Effective molecular representation learning is essential for molecular property prediction. Contrastive learning, a prominent self-supervised approach for molecular representation learning, relies on establishing positive and negative pairs. However, this binary similarity categorization oversimplifies the nature of complex molecular relationships and overlooks the degree of relative similarities among molecules, posing challenges to the effectiveness and generality of representation learning. In response to this challenge, we propose the Graph Multi-Similarity Learning for Molecular Property Prediction (GraphMSL) framework. GraphMSL incorporates a generalized multi-similarity metric in a continuous scale, capturing self-similarity and relative similarities. The unimodal multi-similarity metrics are derived from various chemical modalities, and the fusion of these metrics into a multimodal form significantly enhances the effectiveness of GraphMSL. In addition, the flexibility of fusion function can reshape the focus of the model to convey different chemical semantics. GraphMSL proves effective in drug discovery evaluations through various downstream tasks and post-hoc analysis of learnt representations. Its notable performance suggests significant potential for the exploration of new drug candidates.

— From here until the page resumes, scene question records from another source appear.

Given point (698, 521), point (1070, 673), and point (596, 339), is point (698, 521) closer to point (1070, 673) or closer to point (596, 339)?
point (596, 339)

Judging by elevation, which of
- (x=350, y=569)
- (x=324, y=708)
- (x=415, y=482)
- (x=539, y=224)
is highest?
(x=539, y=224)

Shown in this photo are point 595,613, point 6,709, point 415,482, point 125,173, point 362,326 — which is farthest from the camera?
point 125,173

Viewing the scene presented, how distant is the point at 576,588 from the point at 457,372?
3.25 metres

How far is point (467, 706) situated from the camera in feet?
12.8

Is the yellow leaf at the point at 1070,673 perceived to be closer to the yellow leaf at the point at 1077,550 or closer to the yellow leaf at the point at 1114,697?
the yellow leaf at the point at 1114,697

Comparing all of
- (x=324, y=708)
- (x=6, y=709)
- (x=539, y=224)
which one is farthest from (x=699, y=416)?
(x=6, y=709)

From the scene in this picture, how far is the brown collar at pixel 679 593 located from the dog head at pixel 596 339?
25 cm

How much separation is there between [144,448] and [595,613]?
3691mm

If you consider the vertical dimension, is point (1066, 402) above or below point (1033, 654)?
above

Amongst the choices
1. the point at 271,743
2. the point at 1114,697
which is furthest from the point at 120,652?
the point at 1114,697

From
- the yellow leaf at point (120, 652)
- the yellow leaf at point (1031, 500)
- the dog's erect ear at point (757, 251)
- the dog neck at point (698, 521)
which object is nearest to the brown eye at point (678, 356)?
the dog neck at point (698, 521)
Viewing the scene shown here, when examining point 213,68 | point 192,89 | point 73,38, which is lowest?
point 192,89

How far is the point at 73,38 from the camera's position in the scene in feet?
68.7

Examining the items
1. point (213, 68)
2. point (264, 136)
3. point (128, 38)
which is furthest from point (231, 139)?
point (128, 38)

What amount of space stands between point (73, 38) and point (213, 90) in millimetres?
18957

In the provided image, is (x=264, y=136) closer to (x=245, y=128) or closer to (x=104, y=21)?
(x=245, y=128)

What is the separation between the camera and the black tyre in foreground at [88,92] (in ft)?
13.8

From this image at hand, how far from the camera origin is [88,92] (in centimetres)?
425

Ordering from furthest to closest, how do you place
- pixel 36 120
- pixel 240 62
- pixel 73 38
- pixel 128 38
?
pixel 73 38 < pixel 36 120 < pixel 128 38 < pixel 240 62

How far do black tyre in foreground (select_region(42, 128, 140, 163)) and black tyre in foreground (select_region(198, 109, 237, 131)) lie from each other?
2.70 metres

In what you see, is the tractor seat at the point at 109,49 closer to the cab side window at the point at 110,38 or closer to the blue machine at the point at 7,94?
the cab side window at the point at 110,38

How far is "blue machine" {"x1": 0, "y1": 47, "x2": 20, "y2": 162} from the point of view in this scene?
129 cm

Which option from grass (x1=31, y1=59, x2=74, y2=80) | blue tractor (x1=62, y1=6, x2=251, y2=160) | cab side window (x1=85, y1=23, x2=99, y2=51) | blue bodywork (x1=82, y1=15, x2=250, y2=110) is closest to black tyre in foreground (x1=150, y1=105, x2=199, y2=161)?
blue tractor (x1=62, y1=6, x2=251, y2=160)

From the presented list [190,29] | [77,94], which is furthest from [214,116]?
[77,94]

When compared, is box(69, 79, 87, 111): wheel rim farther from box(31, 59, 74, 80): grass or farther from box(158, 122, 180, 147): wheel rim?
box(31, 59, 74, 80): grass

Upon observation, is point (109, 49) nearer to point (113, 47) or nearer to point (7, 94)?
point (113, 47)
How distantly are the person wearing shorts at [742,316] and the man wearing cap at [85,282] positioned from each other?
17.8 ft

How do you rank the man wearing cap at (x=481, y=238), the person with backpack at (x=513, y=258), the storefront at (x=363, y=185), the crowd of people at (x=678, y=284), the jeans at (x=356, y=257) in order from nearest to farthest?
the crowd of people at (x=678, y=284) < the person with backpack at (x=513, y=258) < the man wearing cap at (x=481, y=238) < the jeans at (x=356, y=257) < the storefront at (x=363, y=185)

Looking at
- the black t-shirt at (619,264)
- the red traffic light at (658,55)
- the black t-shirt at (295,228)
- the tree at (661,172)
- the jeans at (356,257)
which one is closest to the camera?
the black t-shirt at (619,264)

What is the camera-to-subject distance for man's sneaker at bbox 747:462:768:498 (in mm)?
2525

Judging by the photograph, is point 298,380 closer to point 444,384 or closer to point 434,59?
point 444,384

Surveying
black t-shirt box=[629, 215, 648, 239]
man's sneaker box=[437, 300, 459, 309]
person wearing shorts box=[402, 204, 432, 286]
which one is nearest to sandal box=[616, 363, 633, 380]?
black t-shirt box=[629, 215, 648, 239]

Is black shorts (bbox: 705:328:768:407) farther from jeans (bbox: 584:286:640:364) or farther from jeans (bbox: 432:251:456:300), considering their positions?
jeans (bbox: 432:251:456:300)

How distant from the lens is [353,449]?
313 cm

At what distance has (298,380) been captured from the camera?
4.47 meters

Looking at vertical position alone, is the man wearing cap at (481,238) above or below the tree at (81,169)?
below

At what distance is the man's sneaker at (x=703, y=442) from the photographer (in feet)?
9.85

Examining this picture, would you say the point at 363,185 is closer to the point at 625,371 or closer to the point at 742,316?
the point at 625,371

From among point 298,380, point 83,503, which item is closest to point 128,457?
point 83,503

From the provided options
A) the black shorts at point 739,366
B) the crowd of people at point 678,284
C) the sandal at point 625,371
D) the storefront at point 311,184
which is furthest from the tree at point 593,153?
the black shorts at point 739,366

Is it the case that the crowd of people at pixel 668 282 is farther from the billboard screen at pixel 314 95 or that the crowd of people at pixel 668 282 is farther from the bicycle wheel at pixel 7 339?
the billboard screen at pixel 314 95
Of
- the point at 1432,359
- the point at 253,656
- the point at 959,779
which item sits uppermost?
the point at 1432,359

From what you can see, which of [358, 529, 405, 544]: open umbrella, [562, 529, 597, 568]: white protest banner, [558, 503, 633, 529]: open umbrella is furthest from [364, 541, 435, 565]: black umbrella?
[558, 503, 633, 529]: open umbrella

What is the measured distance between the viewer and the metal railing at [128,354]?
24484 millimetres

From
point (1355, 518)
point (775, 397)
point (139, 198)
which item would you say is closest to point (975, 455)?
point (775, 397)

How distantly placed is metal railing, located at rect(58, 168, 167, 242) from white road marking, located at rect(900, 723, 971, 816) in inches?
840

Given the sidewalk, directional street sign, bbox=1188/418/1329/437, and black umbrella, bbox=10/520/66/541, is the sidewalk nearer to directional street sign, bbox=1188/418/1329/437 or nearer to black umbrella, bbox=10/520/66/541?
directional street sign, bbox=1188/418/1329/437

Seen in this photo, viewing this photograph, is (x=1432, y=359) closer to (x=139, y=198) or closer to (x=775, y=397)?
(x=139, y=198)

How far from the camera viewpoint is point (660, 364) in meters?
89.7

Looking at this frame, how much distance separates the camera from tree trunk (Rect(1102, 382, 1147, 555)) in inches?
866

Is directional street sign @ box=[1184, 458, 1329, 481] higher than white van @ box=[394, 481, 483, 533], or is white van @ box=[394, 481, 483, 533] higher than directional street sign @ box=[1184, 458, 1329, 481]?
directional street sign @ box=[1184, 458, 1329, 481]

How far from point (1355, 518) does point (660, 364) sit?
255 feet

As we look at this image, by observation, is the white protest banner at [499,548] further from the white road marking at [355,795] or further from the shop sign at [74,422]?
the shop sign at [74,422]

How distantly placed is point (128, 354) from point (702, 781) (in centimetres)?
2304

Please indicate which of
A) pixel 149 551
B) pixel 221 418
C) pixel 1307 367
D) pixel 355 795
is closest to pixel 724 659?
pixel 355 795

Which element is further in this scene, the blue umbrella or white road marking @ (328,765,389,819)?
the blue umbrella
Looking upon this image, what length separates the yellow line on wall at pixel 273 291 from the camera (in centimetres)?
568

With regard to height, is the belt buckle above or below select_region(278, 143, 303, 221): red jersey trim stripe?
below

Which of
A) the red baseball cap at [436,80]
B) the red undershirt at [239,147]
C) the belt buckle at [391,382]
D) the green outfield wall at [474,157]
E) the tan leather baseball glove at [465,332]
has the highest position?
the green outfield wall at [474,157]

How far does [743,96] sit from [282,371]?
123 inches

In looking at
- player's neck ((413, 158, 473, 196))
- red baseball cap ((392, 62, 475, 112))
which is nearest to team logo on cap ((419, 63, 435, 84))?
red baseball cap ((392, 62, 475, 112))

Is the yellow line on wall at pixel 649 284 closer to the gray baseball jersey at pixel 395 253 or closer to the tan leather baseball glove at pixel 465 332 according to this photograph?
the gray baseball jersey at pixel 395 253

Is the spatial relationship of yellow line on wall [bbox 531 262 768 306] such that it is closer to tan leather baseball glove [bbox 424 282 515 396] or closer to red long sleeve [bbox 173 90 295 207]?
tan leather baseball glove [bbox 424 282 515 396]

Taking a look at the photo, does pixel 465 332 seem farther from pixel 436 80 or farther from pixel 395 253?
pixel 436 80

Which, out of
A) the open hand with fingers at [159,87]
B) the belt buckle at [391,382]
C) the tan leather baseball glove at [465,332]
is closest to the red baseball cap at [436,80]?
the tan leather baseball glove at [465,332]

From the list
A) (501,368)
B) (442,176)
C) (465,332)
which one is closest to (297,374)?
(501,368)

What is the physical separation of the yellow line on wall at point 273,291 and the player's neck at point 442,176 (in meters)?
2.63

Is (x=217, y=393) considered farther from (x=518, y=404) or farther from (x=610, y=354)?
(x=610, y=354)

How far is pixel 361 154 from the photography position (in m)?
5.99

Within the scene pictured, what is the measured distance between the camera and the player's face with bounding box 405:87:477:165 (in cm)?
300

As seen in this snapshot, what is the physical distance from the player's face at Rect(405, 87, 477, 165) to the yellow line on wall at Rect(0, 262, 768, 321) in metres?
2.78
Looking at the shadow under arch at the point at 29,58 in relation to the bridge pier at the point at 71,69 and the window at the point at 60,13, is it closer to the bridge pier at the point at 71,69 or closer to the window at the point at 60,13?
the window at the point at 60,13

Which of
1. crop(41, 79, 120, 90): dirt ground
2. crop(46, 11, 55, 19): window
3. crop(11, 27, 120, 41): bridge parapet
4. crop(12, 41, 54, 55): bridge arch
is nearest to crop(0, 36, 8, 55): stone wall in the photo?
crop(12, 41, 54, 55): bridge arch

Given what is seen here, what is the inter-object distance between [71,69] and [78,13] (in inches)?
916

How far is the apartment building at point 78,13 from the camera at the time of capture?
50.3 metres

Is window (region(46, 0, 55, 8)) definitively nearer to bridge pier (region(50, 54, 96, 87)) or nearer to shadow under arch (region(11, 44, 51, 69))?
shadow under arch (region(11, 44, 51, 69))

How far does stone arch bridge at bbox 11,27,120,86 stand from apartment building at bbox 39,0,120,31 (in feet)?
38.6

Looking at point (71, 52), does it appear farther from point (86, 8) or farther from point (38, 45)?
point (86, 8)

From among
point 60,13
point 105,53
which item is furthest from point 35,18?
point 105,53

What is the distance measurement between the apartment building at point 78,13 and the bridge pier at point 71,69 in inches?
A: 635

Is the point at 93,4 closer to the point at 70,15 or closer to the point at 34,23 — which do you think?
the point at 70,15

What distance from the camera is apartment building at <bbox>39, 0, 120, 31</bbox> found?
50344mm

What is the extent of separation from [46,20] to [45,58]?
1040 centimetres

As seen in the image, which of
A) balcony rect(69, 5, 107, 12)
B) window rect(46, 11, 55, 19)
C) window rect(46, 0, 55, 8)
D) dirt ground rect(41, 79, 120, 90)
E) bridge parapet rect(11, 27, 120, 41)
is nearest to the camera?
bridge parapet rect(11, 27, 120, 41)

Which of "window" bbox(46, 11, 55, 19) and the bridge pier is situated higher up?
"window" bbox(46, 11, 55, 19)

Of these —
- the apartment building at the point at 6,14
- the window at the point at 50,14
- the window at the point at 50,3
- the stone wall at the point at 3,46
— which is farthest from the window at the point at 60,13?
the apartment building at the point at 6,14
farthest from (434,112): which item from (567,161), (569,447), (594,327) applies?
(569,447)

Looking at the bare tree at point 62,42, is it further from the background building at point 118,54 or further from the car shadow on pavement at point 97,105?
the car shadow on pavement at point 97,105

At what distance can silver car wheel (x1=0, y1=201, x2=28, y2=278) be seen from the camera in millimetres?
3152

翻译：有效的分子表征学习对于分子性质预测至关重要。对比学习作为一种代表性的自监督分子表征学习方法，依赖于构建正负样本对。然而，这种二元相似性分类过度简化了复杂分子关系的本质，且忽略了分子间相对相似度的层次，对表征学习的有效性和通用性构成了挑战。针对这一问题，我们提出了面向分子性质预测的图多相似度学习框架（GraphMSL）。GraphMSL采用连续尺度上的广义多相似度度量，从而捕捉自相似度和相对相似度。单模态多相似度度量源自多种化学模态，而将这些度量融合为多模态形式则显著增强了GraphMSL的有效性。此外，融合函数的灵活性能够重塑模型关注重点，以传递不同的化学语义。通过各项下游任务及对所学表征的事后分析，GraphMSL在药物发现评估中展现出有效性。其显著性能表明，该方法在探索新候选药物方面具有巨大潜力。